The African Union’s Digital Transformation Strategy has informed similar policy documents for many of its members, but these efforts have historically been underfunded. African governments have earmarked barely 1 percent of GDP on digitization, while advanced economies devote about 3 percent to this critical sector. Outside capital is required to make significant progress.
The Biden administration should look to significantly expand the U.S. government’s one billion dollar Connect Africa initiative and make digital infrastructure a major focus of USAID’s Prosper Africa trade and investment program. These additional resources can be dedicated to addressing white spots and supporting business models to reach underserved communities. The administration should also leverage synergies between Connect Africa and Power Africa, since energy and digital access go hand in hand, and large projects such as data centers are energy-intensive.
Africans will benefit from these programs, but digital transformation also presents opportunities for U.S. businesses. Consumer spending in Africa is forecast to reach $2.5 trillion by 2030, up from $1.1 trillion in 2015. Africa has consistently been among the fastest-growing regions for Facebook’s user base, and the company's top three fastest-growing markets are all African (Egypt, Nigeria, and South Africa). Netflix is similarly looking to the continent for future growth, with African subscriptions expected to jump from about 3.9 million today to 13 million by 2025. Alphabet and Facebook are both working to install subsea cables to boost internet access across Africa, while SpaceX, Viasat, and Xenesis are among the many U.S. firms exploring satellite solutions to plug the continent’s digital deficit.
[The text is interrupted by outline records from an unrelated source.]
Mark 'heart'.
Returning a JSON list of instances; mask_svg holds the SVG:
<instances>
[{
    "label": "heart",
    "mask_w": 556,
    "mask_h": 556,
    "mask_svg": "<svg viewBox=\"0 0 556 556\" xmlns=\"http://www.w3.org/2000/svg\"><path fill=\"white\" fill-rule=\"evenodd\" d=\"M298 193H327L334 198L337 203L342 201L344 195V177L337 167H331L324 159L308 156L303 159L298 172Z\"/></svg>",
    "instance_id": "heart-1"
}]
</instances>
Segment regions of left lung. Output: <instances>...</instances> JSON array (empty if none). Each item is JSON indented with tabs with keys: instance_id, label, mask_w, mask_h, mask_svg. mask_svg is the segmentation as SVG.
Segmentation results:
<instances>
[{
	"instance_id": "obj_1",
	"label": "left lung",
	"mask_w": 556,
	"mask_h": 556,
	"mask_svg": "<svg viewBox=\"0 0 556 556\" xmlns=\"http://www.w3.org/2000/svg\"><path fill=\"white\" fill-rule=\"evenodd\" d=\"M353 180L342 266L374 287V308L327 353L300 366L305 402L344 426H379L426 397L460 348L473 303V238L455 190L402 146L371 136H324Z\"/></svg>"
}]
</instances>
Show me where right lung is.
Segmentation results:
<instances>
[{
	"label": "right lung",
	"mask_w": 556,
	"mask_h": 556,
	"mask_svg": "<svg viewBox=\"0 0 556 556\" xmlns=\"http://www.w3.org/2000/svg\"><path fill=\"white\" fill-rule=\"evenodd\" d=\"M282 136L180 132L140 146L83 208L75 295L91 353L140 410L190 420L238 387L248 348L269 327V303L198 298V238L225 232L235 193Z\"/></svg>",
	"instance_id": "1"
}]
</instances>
The sustainability and success of these investments will depend on improvements in the digital enabling environment. Only twenty-eight of Africa’s fifty-four countries have data privacy laws in place, and only eleven have comprehensive legislation on cyberattacks. The Biden administration could help by deploying technical advisors to U.S. diplomatic missions in Africa to serve as a resource as African governments seek to protect their citizens and assets. The administration should also prioritize digital trade in the U.S.-Kenya trade talks, and make meaningful contributions to the e-commerce protocols of the African Continental Free Trade Area.
Africa is home to vibrant tech eco-systems, with seven hundred active tech hubs from Nairobi to Lagos to Kigali to Cape Town. African startups attracted over a billion dollars in 2020 in venture capital investment despite the coronavirus slowdowns. These young entrepreneurs are building innovative businesses that will transform lives in the region, but it is time to accelerate their progress. With strategic investments in digital infrastructure, the Biden administration has an opportunity to kickstart a historic partnership with Africa, using leadership on digital to “build back better” at home and across Africa.
Aubrey Hruby is senior fellow at the Atlantic Council and co-author of 'The Next Africa' (2015).
Gyude Moore is a senior policy fellow at the Center for Global Development and a former minister of public works in Liberia.